Quelques explications historiques et anthropologiques
1. LES GNAWA
Les gnawa se définissent à la fois par leur origine ethnique (en tant que confrérie maghrébine issue des anciens esclaves noirs venus de l’Empire du Soudan) et par leurs fonctions (qui peuvent être tant artistiques que religieuses ou thérapeutiques, selon le contexte de leurs interventions).
L’ensemble de leur culture est nommé tagnaouite.
La danse, dans cette tradition, n’a lieu qu’en présence des musiciens. Ils jouent du guembri (instrument mélodique et percussif à cordes pincées, qui trouve ses origines en Afrique subsaharienne), du tbel (tambour joué avec deux bâtons) et des qraqeb (castagnettes en métal).
Les ateliers de danse et de musique afro-gnawa que l'association So Yo Gnawa organise visent à s’imprégner de la gestuelle, des rythmes musicaux et des chants de cette culture. Les chants sont dans une langue qui mêle l’arabe à des dialectes d’Afrique de l’Ouest, témoignant de leurs origines.
Les ateliers permettent également à chacun de se construire un panel d’outils afin de participer pleinement aux soirées, les Lila, qui sont les veillées où la musique et la danse gnawa se pratiquent traditionnellement, et encore aujourd’hui, au Maghreb.
2. LA LILA
L’univers rituel gnawa est structuré par l’identification de 7 énergies principales constituant le vivant, qui sont incarnées par 7 couleurs différentes, que l’on retrouve symbolisées par les 7 couleurs que revêtent les Gnawa. Durant la Lila, le déroulement des 7 couleurs selon un ordre très précis actualise le mythe cosmogonique de la création du monde : Il y a ce désordre d’origine et la Lila est organisée pour remettre de l’ordre.

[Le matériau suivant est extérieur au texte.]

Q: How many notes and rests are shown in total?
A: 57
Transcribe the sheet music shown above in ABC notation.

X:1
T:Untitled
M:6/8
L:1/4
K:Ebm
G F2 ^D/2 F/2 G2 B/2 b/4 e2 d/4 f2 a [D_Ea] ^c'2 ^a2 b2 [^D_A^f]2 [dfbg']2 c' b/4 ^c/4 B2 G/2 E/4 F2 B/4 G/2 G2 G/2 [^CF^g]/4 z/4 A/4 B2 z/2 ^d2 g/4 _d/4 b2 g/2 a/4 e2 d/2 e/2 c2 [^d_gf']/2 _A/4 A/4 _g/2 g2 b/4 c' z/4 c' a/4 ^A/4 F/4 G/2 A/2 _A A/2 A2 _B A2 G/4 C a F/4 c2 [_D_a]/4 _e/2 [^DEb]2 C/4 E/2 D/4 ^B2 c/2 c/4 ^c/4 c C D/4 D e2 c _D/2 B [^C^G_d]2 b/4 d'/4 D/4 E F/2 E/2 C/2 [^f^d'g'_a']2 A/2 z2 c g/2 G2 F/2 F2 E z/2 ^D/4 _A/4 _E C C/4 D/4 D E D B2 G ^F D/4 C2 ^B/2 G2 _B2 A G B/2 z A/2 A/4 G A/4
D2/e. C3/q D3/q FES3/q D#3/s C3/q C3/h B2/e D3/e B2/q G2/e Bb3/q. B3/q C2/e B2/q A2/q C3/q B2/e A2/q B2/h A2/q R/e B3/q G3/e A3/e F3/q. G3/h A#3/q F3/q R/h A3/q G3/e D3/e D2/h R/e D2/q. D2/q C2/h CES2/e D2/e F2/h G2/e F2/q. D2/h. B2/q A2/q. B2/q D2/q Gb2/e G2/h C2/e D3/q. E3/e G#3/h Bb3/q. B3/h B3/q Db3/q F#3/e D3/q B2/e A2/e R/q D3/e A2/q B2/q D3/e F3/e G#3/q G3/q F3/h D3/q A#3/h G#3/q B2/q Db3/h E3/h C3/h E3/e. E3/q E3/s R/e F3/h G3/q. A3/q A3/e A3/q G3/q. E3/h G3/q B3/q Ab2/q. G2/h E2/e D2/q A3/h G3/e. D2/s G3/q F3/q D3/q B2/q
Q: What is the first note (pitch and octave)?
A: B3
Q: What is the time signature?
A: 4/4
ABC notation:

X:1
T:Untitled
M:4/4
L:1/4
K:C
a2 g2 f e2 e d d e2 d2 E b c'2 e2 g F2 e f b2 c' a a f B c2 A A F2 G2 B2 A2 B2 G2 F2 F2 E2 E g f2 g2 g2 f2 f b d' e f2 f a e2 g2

Au niveau individuel, le but d’une Lila est d'incorporer cette énergie successivement selon le rituel. Les pas du danseur sont en interaction permanente avec la musique, et participent donc de la dimension percussive et répétitive du jeu musical, ainsi que de l’accélération de son tempo. Ainsi, la « remise en ordre » des 7 énergies est rendue possible par la musique et la danse. Traditionnellement, durant la Lila, l'adepte traverse donc une initiation du début à la fin.
L’association So Yo Gnawa organise régulièrement des Lila sans les déposséder de leur sens, dans la perspective de faire vivre de cet extraordinaire patrimoine. C’est pourquoi nous travaillons avec un Maâlem, porteur de la tradition musicale et rituelle, ainsi que son groupe.
Si la musique arrive à se transmettre au Maroc, les danses sont de moins en moins présentes durant les Lila, alors qu’elles sont l’endroit même où la musique s’incarne. Sans ce nouage entre les rythmes, chants, pas de danse, odeurs, couleurs et objets, le risque est de rabattre les Lila à des concerts de musique folklorique. Nous insistons donc particulièrement sur la transmission des danses traditionnelles.